- VCD cover
- Directed by: Teja
- Written by: Teja
- Produced by: Dasari Narayana Rao
- Starring: Aadhi Pinisetty Vamsi Krishna Poonam Kaur Madhu Shalini
- Cinematography: S. Sundeep Reddy
- Edited by: Shankar
- Music by: Sri Murali
- Production company: Siri Media Pvt Ltd
- Release date: 19 May 2006;
- Running time: 153 Minutes
- Country: India
- Language: Telugu

= Oka V Chitram =

Oka V Chitram (styled Oka 'V' Chitram) is a 2006 Indian Telugu-language comedy film written and directed by Teja, and produced by Dasari Narayana Rao and Siri Media Pvt Ltd. It stars Aadhi Pinisetty, Vamsi Krishna, Poonam Kaur and Madhu Shalini. The music was composed by Sri Murali. The film is inspired by the American film Bowfinger and the Malayalam film Udayananu Tharam. Aadhi Pinisetty made his acting debut in the film under the name Pradeep Pinisetty.

== Cast ==

- Aadhi Pinisetty as P. Balaram
- Vamsi Krishna as Santosh Babu
- Poonam Kaur as Deepa
- Madhu Shalini as Supraja
- Pooja Bharti as Supriya
- Tanikella Bharani as Devam
- Krishna Bhagavaan as Cameraman Krishna
- Shakuntala as Lakshmamma
- Satyam Rajesh as Free Free, a poet
- Madhunandan as Microsoft
- Raghu Babu as PP Pulla Rao
- Srinivasa Reddy as Balaram's friend Mahi
- M. S. Narayana as Dr. Gasagasa Rao
- Duvvasi Mohan as Head Constable
- Ravi Prakash as Supraja's husband
- Rallapalli as Balaram's boss
- Bharath Reddy as Bharath
- Kondavalasa Lakshmana Rao
- Lakshmipathi as Saloon Samba
- Jeeva as Costume shop owner
- Ambati Srinivas as Watchman
- Jayavani as Supriya's mother
- Banerjee as Police Officer
- Ahuti Prasad as Santosh Babu's lawyer
- Bandla Ganesh as Santosh Babu's driver
- Sudhakar Komakula as Aspiring Actor
- Bill Bitra

== Soundtrack==
Music composed by Sri Murali. The song “Amigo” was screened at the Visual Effects Society Festival.
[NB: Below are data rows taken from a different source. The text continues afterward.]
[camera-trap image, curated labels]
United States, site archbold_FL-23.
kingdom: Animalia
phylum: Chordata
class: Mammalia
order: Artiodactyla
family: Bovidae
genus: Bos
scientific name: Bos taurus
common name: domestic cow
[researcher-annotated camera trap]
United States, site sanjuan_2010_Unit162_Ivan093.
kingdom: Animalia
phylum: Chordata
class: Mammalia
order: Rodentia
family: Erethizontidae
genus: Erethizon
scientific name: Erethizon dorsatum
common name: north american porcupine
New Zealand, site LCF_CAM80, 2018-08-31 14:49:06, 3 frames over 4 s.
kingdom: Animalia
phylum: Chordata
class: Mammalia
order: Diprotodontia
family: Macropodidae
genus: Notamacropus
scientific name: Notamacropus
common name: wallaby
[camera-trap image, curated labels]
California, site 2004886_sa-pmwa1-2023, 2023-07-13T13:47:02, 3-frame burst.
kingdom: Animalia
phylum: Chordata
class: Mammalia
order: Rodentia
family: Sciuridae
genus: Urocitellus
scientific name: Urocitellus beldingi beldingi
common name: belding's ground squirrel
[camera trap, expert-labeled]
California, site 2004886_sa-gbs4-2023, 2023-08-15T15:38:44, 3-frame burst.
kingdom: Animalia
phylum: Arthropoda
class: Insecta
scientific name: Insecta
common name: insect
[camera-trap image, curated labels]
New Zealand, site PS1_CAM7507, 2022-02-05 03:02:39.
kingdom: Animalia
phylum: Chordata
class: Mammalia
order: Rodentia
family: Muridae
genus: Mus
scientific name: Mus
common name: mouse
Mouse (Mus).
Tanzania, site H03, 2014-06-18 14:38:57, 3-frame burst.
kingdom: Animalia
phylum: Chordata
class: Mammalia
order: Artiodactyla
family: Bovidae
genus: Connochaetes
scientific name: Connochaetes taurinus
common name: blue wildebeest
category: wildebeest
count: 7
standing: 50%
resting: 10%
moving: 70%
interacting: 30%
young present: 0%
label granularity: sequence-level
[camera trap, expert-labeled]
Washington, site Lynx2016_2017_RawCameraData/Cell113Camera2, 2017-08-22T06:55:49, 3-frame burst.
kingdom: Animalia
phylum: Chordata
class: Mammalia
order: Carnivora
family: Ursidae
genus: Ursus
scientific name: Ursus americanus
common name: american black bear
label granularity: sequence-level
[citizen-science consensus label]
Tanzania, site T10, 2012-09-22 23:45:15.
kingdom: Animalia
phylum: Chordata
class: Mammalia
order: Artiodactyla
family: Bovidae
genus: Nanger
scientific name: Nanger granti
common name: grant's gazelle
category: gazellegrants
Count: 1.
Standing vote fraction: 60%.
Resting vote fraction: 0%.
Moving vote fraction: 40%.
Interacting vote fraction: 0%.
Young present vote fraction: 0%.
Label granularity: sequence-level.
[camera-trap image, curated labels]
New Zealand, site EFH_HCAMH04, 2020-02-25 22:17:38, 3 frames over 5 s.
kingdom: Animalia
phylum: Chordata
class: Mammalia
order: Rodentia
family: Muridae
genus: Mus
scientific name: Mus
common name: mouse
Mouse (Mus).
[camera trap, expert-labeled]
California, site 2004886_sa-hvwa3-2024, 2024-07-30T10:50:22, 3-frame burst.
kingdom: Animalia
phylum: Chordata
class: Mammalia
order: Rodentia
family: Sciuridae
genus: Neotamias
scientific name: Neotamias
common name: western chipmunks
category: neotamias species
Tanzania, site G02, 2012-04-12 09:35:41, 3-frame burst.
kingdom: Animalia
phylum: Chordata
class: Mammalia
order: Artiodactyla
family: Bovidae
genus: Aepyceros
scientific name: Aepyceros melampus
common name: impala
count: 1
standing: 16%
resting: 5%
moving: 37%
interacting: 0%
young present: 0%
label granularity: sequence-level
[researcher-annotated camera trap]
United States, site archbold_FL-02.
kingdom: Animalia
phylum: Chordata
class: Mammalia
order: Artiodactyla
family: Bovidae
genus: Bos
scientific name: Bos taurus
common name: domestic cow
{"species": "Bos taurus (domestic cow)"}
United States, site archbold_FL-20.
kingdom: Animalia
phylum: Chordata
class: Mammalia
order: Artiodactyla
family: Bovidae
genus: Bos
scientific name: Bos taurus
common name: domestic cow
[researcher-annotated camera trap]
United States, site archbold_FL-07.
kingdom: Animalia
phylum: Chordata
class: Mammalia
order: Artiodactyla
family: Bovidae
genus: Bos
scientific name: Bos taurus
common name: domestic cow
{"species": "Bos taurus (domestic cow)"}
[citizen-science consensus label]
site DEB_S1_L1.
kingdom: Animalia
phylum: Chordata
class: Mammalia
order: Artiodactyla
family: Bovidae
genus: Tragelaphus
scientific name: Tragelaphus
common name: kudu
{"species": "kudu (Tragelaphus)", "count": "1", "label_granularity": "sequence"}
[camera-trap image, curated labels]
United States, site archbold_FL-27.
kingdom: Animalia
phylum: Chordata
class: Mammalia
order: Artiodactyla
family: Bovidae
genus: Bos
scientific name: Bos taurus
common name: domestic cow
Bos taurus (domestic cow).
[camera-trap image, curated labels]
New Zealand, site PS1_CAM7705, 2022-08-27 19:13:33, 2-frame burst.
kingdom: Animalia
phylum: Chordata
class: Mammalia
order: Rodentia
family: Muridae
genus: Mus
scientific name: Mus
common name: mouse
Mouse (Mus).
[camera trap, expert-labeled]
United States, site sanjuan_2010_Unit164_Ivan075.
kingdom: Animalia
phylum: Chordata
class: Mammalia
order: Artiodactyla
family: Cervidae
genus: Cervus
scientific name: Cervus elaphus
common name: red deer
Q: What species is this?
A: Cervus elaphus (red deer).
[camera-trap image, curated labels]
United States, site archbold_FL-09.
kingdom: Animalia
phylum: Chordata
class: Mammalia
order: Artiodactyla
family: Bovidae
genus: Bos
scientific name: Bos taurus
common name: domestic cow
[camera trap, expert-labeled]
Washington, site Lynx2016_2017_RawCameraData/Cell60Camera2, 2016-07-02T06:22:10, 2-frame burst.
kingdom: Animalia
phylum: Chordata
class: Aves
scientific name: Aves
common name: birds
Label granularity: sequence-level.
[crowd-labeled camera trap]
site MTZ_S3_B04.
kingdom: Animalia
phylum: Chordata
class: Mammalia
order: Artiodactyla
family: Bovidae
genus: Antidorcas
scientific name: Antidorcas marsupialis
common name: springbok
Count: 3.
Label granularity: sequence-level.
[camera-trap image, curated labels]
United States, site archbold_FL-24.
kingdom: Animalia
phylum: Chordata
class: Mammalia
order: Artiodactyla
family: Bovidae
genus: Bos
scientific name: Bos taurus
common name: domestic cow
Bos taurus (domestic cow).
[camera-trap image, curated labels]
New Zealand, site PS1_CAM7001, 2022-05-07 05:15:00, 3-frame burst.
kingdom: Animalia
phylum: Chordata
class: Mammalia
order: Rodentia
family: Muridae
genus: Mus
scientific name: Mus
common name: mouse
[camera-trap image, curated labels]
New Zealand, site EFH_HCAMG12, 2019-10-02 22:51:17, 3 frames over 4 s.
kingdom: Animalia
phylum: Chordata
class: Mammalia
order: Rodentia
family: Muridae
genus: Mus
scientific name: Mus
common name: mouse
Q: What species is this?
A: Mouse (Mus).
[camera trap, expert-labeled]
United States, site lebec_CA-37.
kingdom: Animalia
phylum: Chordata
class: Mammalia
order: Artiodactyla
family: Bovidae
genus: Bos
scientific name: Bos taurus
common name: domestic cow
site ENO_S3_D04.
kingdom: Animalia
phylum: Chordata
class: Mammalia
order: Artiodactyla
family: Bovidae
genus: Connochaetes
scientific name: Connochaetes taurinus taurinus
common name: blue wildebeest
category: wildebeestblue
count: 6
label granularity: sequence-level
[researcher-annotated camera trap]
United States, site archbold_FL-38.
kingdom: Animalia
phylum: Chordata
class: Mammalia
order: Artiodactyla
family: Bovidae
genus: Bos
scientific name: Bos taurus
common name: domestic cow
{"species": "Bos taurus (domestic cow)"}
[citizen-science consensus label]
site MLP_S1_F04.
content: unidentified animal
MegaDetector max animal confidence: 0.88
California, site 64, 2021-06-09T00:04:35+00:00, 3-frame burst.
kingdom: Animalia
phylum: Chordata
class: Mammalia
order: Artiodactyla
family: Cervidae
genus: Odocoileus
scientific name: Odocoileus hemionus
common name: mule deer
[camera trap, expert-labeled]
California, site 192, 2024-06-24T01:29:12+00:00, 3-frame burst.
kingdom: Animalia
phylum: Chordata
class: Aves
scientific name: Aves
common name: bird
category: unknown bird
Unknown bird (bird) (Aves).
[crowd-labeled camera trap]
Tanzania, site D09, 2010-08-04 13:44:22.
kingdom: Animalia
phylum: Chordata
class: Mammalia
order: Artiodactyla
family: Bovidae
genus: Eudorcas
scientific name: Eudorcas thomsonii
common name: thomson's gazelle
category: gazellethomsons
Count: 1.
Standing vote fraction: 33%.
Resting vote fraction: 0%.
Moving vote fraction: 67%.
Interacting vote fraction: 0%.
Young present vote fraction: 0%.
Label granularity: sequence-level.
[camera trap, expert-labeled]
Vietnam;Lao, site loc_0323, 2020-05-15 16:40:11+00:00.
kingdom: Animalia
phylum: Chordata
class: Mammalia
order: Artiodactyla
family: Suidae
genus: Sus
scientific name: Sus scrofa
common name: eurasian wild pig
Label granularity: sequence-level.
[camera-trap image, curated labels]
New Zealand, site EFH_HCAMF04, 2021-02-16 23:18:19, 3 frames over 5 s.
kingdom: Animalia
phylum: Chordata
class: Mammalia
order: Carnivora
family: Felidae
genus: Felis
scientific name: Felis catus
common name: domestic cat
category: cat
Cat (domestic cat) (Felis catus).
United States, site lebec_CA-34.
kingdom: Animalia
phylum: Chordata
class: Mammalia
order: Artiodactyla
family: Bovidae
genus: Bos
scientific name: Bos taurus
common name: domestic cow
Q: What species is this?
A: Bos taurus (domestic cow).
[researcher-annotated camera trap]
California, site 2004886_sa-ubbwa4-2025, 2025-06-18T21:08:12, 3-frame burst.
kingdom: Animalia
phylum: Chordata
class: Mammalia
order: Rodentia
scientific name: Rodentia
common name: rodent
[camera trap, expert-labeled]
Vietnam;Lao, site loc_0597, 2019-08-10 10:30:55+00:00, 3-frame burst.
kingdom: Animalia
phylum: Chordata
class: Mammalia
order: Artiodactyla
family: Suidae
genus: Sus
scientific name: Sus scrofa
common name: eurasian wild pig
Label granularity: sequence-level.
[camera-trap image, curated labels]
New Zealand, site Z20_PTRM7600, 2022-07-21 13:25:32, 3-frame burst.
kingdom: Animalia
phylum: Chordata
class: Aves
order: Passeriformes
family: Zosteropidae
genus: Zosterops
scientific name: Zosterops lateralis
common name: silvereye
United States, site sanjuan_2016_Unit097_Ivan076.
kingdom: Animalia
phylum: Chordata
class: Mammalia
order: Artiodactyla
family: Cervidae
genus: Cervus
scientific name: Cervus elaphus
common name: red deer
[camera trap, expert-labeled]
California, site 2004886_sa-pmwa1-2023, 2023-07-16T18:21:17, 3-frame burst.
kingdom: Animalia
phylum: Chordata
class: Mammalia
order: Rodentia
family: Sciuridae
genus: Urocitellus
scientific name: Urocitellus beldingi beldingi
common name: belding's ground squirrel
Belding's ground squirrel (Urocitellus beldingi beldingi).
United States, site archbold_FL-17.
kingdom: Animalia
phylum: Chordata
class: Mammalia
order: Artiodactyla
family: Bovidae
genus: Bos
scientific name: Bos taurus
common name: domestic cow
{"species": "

| No. | Title | Singer(s) | Length |
|---|---|---|---|
| 1. | "Titanic" | Sowmya Raoh, Irfan Ali, Teja | 04:48 |
| 2. | "Chandramukhi" | Sowmya Raoh, Khushi Murali | 04:29 |
| 3. | "Sugreeva" | Sowmya Raoh, Naveen Madhav | 04:16 |
| 4. | "Amigo" | Sowmya Raoh | 04:35 |
| 5. | "Manasa" | Sowmya Raoh | 04:48 |
| 6. | "Kukka Mokham" | Sowmya Raoh, Rimi Tomy and Siva Ganesh | 03:38 |
| Total length: |  |  | 27:05 |

== Release ==
A critic from The Hindu wrote that "Teja has come out with a novel idea and tries to prove that anything is possible, provided one has a positive attitude. However, the idea fails to click and make an impact, looking totally cinematic". A critic from Telugucinema.com wrote that "Oka V Chitram is just an okay film". A critic from Full Hyderabad wrote that "To cut a long story short, this one is the epitome of Teja’s assessment of his audiences".